Burada gündeme dair çeşitli açıklamalar yapan Suat Kılıç’a Celal Şengör’le yaşadığı tatsızlık sorulunca Kılıç yaşadığı hadiseyi şöyle anlattı:
“AHMAKÇA BİR TARTIŞMA”
“Haliç Kongre Merkezi’nde bir programda, oturumlardan birine ben de davetliydim. Yeniden Refah Partisi Siyasi İşler Lideri olarak, CHP Genel Sekreteri, İYİ Parti Genel Sekreteri ile bir oturumda, Necati Özkan’ın moderatörlüğünde konuşacaktık.
Öncesinde bekleme odasında beklerken içeriye Fatih Altaylı ve Celal Şengör gelip oturdular.
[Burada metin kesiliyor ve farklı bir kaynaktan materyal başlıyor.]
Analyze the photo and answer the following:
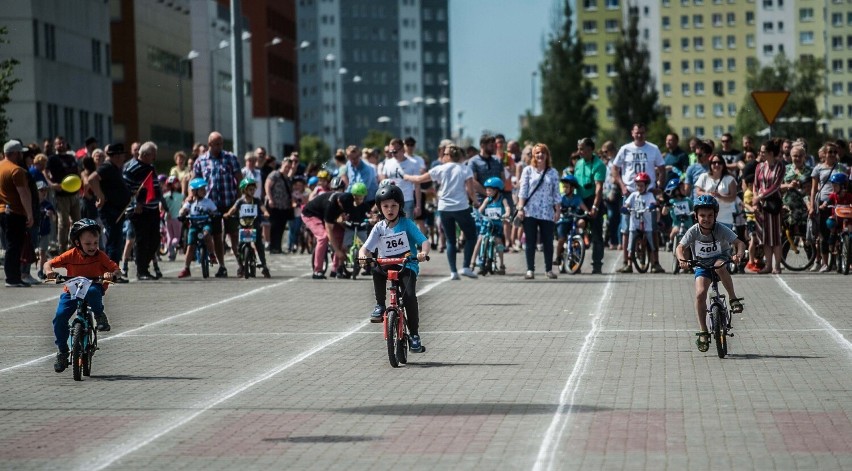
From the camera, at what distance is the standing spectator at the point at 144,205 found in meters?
27.1

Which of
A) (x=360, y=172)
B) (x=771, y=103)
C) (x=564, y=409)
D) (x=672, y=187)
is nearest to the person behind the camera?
(x=564, y=409)

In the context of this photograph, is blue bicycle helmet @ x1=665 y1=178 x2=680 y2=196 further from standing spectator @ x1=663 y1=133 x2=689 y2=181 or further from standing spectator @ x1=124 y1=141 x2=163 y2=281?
standing spectator @ x1=124 y1=141 x2=163 y2=281

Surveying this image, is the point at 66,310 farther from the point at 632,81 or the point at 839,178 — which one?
the point at 632,81

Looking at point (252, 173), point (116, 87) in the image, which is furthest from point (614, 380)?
point (116, 87)

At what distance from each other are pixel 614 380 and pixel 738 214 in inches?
515

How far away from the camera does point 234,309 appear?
71.7 ft

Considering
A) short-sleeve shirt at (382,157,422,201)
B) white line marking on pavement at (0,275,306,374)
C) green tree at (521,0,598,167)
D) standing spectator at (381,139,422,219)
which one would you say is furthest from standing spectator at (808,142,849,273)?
green tree at (521,0,598,167)

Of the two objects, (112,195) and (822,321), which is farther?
(112,195)

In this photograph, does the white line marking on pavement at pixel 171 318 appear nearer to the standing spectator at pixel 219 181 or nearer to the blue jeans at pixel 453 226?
the standing spectator at pixel 219 181

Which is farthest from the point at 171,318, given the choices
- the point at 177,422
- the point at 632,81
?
the point at 632,81

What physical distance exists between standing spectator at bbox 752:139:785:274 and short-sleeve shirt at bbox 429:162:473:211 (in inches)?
159

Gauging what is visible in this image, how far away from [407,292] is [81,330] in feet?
8.60

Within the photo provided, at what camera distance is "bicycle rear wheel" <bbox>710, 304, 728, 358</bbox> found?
15.1 meters

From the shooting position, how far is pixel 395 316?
1501 centimetres
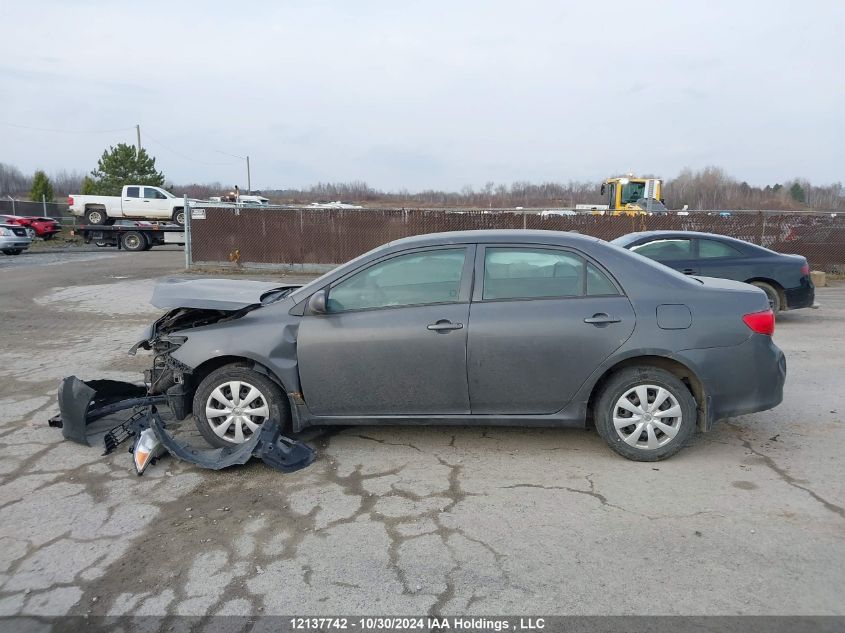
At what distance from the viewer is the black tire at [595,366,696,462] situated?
4.41 metres

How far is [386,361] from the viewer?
14.8 ft

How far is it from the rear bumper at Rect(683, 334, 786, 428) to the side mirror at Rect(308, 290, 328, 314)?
2.53m

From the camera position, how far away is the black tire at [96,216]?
29188 mm

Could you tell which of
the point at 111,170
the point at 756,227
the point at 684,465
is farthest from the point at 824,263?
the point at 111,170

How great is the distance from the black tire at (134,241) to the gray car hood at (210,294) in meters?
24.9

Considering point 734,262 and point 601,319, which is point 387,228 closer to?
point 734,262

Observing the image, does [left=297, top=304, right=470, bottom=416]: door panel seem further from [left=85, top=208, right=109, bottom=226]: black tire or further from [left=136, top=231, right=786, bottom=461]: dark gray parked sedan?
[left=85, top=208, right=109, bottom=226]: black tire

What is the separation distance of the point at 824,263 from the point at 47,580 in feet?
63.5

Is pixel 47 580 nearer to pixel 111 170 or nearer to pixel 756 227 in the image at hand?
pixel 756 227

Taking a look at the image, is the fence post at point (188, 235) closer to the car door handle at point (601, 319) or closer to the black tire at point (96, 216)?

Fatih Bey’le muhabbete tutuştuk, muhabbet beşeri ve ilahi sistemler konusuna geldi ve husus buraya gelince Celal Şengör oturduğu yerden “Haşa, Allah yok” dedi. “Siz neyi tartışıyorsunuz, olmayan bir şeye nazaran ahmakça bir tartışmanın içine giriyorsunuz. Bakıyorum, okumuş yazmış beşerler olmayan bir şeye varmış üzere inanıyorlar.”
Ben Şengör’e itiraz ettim: “Ben burada inanmış bir insan olarak bulunuyorum ve bu kelamlarını direkt bana yönelik, inancıma yönelik, rabbime yönelik bir hücum olarak görüyorum. Sözlerinizi lütfen kesin ve özür dileyin.”
“AYDIN KAYMASI DİYORUZ”
İnatla ve ısrarla kelamlarına devam etti. Ben de ayağa kalkıp yanına kadar gittim, inançsızlığından rahatsız olmadığımı, kendisine yakışan formda aslında inançsızlık ve imansızlık olduğunu fakat benim inancıma hürmet duymanın da kendisi için bir vazife ve ödev olduğunu hatırlattım.
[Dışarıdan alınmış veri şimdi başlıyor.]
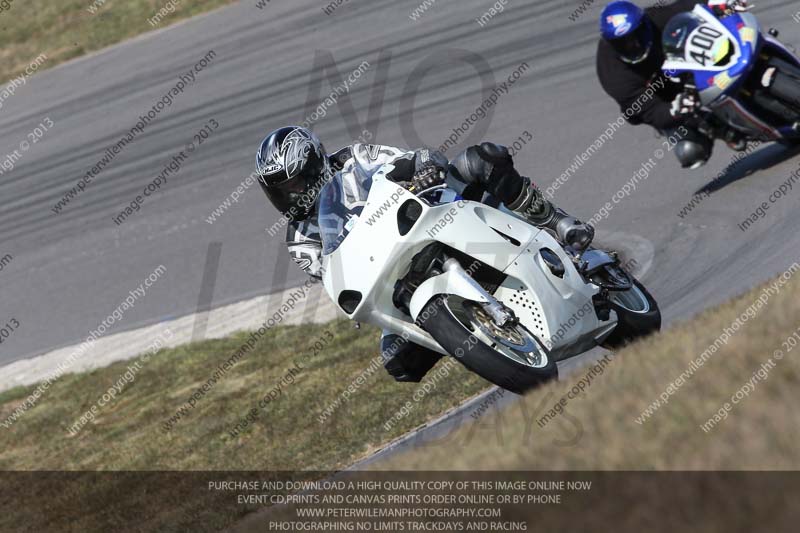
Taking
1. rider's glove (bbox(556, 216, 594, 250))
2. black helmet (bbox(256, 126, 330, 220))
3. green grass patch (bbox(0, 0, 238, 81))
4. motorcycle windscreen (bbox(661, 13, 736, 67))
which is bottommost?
green grass patch (bbox(0, 0, 238, 81))

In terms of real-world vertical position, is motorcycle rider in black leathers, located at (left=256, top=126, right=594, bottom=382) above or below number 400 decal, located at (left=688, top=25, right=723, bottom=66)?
above

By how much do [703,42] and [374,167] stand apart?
164 inches

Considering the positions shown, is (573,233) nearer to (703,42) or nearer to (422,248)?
(422,248)

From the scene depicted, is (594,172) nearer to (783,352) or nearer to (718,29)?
(718,29)

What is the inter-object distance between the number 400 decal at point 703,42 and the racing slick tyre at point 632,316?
3.17m

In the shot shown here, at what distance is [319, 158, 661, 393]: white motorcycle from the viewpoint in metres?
5.92

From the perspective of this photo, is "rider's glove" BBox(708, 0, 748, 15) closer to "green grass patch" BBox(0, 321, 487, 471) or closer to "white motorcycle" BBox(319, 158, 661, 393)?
"green grass patch" BBox(0, 321, 487, 471)

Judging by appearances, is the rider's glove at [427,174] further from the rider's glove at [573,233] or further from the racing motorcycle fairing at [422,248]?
Answer: the rider's glove at [573,233]

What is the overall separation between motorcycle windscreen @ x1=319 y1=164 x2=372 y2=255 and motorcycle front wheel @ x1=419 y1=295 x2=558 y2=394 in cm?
74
Medya tartaklama biçiminde yansıdı fakat ben bundan kendimi tenzih ederim, öfke idaresini bilen bir siyasetçiyim. Fatih Bey sağ olsun, ortaya girip yatıştırıcı bir formda, “Büyütecek tarafta yaklaşım içinde olmayın” diyerek ikimizi de uyardı. Altaylı, profesöre dönerek: “Sayın Bakan, sizin inançsızlığınıza saygı duyarken, siz niçin onun inancına saygısızlık ediyorsunuz?” biçiminde. Bahis böylelikle tatlıya bağlandı. Tabir yerindeyse acı bir hadise. Maalesef buna “aydın kayması” diyoruz, aydın yabancılaşması.
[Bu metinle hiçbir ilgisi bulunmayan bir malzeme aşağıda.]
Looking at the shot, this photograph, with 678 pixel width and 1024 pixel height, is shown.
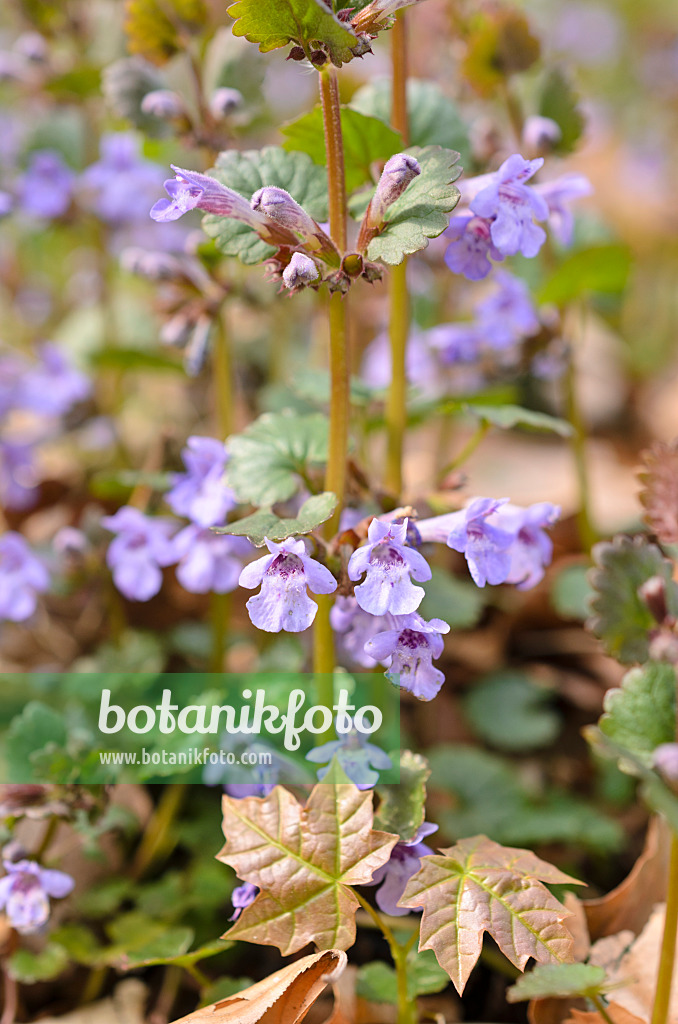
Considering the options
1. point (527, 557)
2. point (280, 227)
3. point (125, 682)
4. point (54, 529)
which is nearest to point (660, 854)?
point (527, 557)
Bu devletin kendi kurumlarında okuttuğu bir insanın kendi toplumuna ve toplumun ruh köküne, inancına bu kadar yabancılaşması, inançsız olabilir ancak inançsız insanlara karşı bu kadar ahlaksızca yabancılaşması ve kopması hakikaten dramatik bir durumdu. Ondan ötürü çok üzgünüm, keşke bu türlü bir şey yaşanmasaydı.”